Wine glass in hand, 'bhajan samraat' Anoop Jalota cuts a different figure as he gets ready for a slew of acting roles
When we meet Anoop Jalota at his Andheri West studio, he is in the midst of applauding Virat Kohli's blazing unbeaten 89 runs off 47 balls in the match against West Indies. For each boundary, Jalota breaks into a song. And, to go with the mood is a glass of sparkling wine on the table. "I don't believe in doing anything on the sly. I love wine, and I have no qualms sipping it in front of you," he says with candour.
Anoop Jalota will play a double role in comic caper, Happy Singh
The 'bhajan samraat' is here to break his much-cemented image acquired over the years. Giving light music and bhajans a break, Jalota is set to start a career in the movies at the age of 63. "Every person has a keeda inside them…you know, that burning desire to do something on your own. When I would sing in movies, I felt that I need to have my own film where I am not just producing it, but am also involved as actor," he says. Jalota has already signed six movies — Happy Singh, Black Birthday and Luchhe Lafange will release over the next three months. He says the decision to take up movies dates back to when he was offered the role of Satya Sai Baba in Vicky Ranawat’s film, which also releases this year. "I'm an ardent devotee of Baba and people say that I look like him. So, when the producers offered me the role, I agreed.”
We remind Jalota that in a past interview, he had said he wouldn’t act in out-and-out commercial films, 'even if it's a film with Katrina Kaif'. He feigns ignorance. "Oh I meant, I won’t sing in Bollywood movies, which I have quite consciously refrained from because I love live concerts. When you see people saying, 'wah wah' in person, it’s a different high."
What got him to jump headlong into acting was the process of filmmaking and facing the camera during the making of Satya Sai Baba. "Despite no formal training in acting, I would give the right shot, sometimes in the first take. The crew couldn’t believe it,” he says. While playing Satya Sai Baba is in conformity with his image, Jalota says he is ‘no saint’. "You need to be versatile as a performer. I don’t want to be stuck with this saintly image. That gets boring," he says.
Which is why Jalota has meticulously picked roles that directly challenge this. Happy Singh is a comic caper, where he plays a double role of a happy-go-lucky Sardar and that of a lethal Bihari don. "I had to work to look sinister. If you see the poster, you'll see the venom in my eyes,” he says. Playing a comic role, he says, wasn’t difficult. “I love to make people laugh. If you have visited any of my concerts, you’ll see that I always crack jokes. It is hardly ever serious."
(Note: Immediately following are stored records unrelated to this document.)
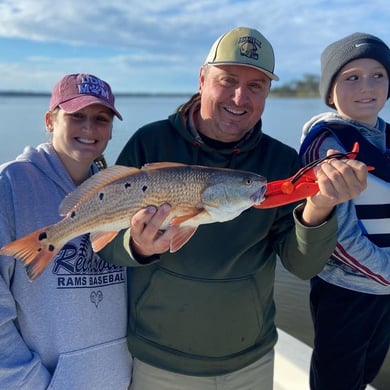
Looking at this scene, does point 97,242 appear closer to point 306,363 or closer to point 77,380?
point 77,380

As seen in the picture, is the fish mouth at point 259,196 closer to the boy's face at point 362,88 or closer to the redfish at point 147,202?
the redfish at point 147,202

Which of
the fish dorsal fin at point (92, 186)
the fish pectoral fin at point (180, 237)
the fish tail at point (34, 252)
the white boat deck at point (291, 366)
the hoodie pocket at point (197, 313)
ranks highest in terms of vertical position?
the fish dorsal fin at point (92, 186)

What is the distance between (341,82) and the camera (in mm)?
3244

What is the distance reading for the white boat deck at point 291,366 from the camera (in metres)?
3.88

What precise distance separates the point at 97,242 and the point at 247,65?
1.29 meters

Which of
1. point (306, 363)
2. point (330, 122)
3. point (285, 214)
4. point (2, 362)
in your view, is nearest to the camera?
point (2, 362)

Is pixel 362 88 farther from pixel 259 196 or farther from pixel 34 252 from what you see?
pixel 34 252

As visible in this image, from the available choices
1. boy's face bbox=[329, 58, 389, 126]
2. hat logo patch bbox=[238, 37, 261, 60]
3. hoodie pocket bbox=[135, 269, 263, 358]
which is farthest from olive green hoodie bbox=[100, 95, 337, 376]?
boy's face bbox=[329, 58, 389, 126]

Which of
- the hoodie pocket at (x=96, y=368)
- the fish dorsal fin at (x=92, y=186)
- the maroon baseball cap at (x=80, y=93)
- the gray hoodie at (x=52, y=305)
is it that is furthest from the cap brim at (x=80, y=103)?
the hoodie pocket at (x=96, y=368)

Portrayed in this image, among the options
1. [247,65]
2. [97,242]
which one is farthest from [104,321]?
[247,65]

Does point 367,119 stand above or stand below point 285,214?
above

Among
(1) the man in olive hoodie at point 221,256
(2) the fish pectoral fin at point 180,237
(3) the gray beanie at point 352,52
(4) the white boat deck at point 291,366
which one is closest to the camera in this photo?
(2) the fish pectoral fin at point 180,237

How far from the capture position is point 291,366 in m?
4.05

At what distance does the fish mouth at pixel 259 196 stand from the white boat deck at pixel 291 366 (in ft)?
6.93
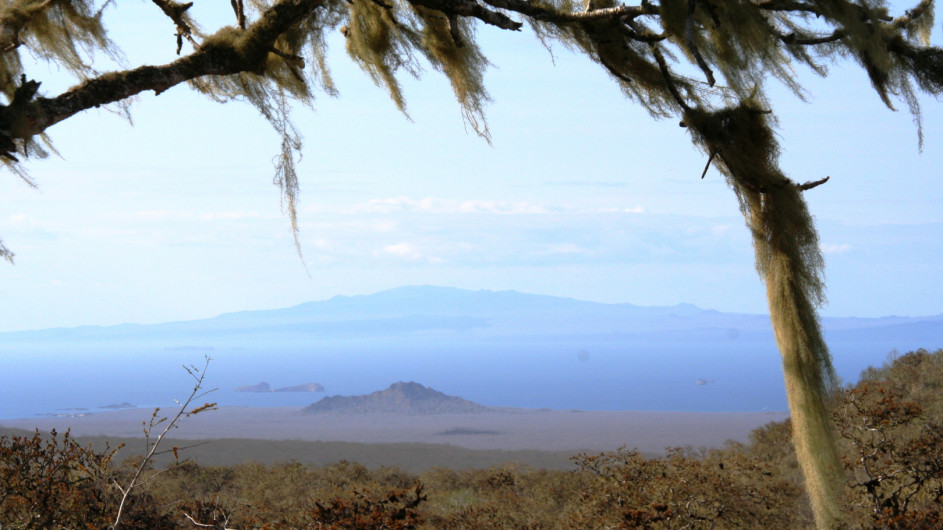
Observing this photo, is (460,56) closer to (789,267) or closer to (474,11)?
(474,11)

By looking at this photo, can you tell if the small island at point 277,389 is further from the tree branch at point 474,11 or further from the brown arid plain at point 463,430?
the tree branch at point 474,11

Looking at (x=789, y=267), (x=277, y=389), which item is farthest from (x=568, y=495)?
(x=277, y=389)

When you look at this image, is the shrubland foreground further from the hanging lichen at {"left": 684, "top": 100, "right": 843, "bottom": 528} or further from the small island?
the small island

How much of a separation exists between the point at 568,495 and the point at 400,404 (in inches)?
1474

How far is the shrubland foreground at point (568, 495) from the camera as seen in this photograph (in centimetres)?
434

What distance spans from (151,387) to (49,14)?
323 feet

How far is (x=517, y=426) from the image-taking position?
107 feet

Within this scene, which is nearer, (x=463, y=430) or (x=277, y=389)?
(x=463, y=430)

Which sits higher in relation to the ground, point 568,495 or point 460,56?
point 460,56

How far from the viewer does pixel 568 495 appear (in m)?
7.61

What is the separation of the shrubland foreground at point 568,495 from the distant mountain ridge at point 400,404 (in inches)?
1318

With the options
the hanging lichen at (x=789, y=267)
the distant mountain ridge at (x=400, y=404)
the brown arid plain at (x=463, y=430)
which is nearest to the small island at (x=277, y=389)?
the distant mountain ridge at (x=400, y=404)

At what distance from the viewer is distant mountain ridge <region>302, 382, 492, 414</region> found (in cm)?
4219

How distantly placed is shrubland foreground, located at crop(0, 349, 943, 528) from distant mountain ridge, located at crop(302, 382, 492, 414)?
3348 cm
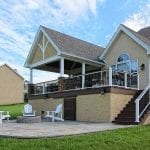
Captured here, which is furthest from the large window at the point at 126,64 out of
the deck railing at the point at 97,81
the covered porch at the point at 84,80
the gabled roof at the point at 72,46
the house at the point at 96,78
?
the gabled roof at the point at 72,46

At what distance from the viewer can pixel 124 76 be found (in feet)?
67.8

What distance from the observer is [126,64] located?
77.4 ft

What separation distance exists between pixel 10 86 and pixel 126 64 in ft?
137

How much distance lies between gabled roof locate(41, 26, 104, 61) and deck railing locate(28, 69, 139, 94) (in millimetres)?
2106

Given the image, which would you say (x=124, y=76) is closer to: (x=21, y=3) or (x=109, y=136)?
(x=21, y=3)

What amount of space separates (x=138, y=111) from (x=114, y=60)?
Answer: 7.77m

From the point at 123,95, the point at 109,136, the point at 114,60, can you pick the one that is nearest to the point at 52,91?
the point at 114,60

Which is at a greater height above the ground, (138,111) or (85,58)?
(85,58)

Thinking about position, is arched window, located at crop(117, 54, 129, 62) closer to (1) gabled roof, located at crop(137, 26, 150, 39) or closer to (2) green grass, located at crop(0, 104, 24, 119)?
(1) gabled roof, located at crop(137, 26, 150, 39)

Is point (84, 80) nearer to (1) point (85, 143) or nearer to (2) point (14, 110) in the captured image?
(1) point (85, 143)

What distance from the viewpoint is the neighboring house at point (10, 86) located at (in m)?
60.4

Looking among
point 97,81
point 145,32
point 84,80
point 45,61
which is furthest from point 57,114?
point 145,32

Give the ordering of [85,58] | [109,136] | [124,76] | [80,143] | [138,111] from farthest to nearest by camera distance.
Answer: [85,58] → [124,76] → [138,111] → [109,136] → [80,143]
The Shivaji Park resident admits to being a prankster even on set. "I like a chilled-out atmosphere. You need to enjoy what you are doing." In Black Birthday, a thriller, Jalota will play a cop. "I have signed moves across genres. The only criteria is appeal."
Interestingly, he has been producing movies since the 90s. He gave Ronit Roy a break in Hum Deewane Pyar Ke (2001). He also made Tere Mere Phere directed by Deepa Sahi and produced by Ketan Mehta and Boyss Toh Boyss Hain (2013) featuring Rajkummar Rao. Their box office returns couldn’t bother him less. "I enjoy the process. Whether it works or not is not in my hands."
But Jalota is hopeful that his entry into acting will be well-received. "All the top heroes in our country are above 50. Look at Salman and Shah Rukh. There’s no harm in trying, right?"